**GOAL OF THE EXERCISE**
Pick up the article on cooking caveman steaks directly on charcoal coals and carry it on from its last sentence.

Meat + Fire = Dinner is the primal recipe for mankind’s first meal. The ancient discovery that cooked meat is objectively tastier than raw meat is part of what made our society—part of what made us, well, human. And isn’t that true of the Thermapen®, also? Maybe not, but it sure helps you cook your meat more precisely than early man did. And we all know that it’s fun sometimes to go back and cook old family recipes, so celebrate that earliest of cook-outs with a caveman steak!
What is a caveman steak?
Caveman steaks, also called dirty steaks, fire steaks, or even Eisenhower steaks (after the president, who liked to cook very large sirloins this way), are thick cut steaks (1.5–2” thick) cooked directly on the coals of a lump charcoal fire. This is literally cooking at its most basic.
Steak cooked on the coals: why it works
When we usually talk about searing a steak, we recommend heating your cast-iron pan to scorching heat. This goes beyond that. Real lump charcoal has a tastier, smokier flavor than briquettes, but more importantly, it burns hotter. How hot? Well, we pulled out an IRK-2 infrared thermometer to check the heat of the coals before we started cooking. The IRK-2 has a maximum temperature range of 1022°F (550°C), and it read “Hi,” indicating a temperature in excess of its maximum reading. So we pulled out an Industrial IR, with a higher maximum temperature of 1400°F (760°C) and found the temperature of the lump coals to peak just above 1200°F (677°C). If you want a good sear on your steak, that temperature is going to give it to you.
What about the ash?
The first thing everyone asks about cooking meat directly on the coals is, “What about all the ash?” And the honest answer is, “It’s really not a problem.” Before you throw your steaks on the fire—literally—fan off any excess ash from the surface of the coals with a newspaper, palm leaf, or any piece of cardboard you have lying around. When you put the wet, oxygen-impermeable steak on the coals, the part that is touching the meat gets, in essence, extinguished, and can’t reignite. It produces no ash during the cooking. All the heat in the coals will be generated within the coal itself, not on the exterior.

**GIVEN DATA**
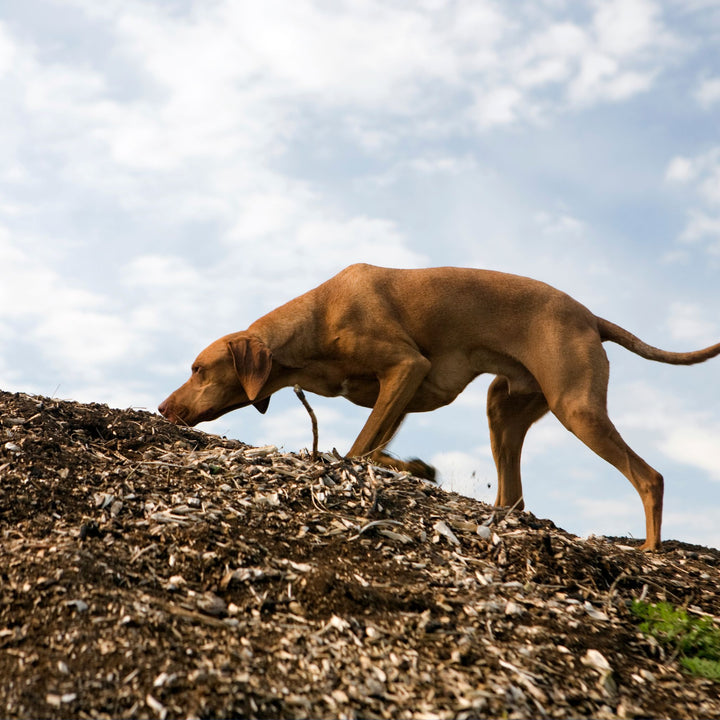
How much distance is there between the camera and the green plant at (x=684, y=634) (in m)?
4.30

**TASK RESULT**
That being said, many people like to keep a natural-bristle pastry brush on hand to brush any ash off that may find its way to the meat. However, Alton Brown says he doesn’t brush it off, that the little extra char flavor is welcome to him. I agree.
Some recipes you will find for this method avoid seasoning the steak with anything but salt, but I prefer to cook caveman steak as the cavemen of ancient India may have: with lots of pepper. I think people avoid seasoning the steaks because they fear the seasonings might burn. We didn’t find this to be a problem. Yes, some of the peppercorns burned, but that happens with any steak au poivre. And flavorful ash is literally all the rage in the fanciest of restaurants these days. If it offends your sensibilities, brush it off with that pastry brush we talked about. But it’s tasty.
Temperature for steak cooked on the coals
Carryover cooking is all about gradients. If the outside millimeters of your steak are only 10° above the center, then there isn’t as much heat exchange that will happen after cooking as when the outside is 75° hotter than the center. Given equal thicknesses and starting temperatures, a steak cooked in a hotter environment will experience more carryover cooking than one cooked in a cooler environment.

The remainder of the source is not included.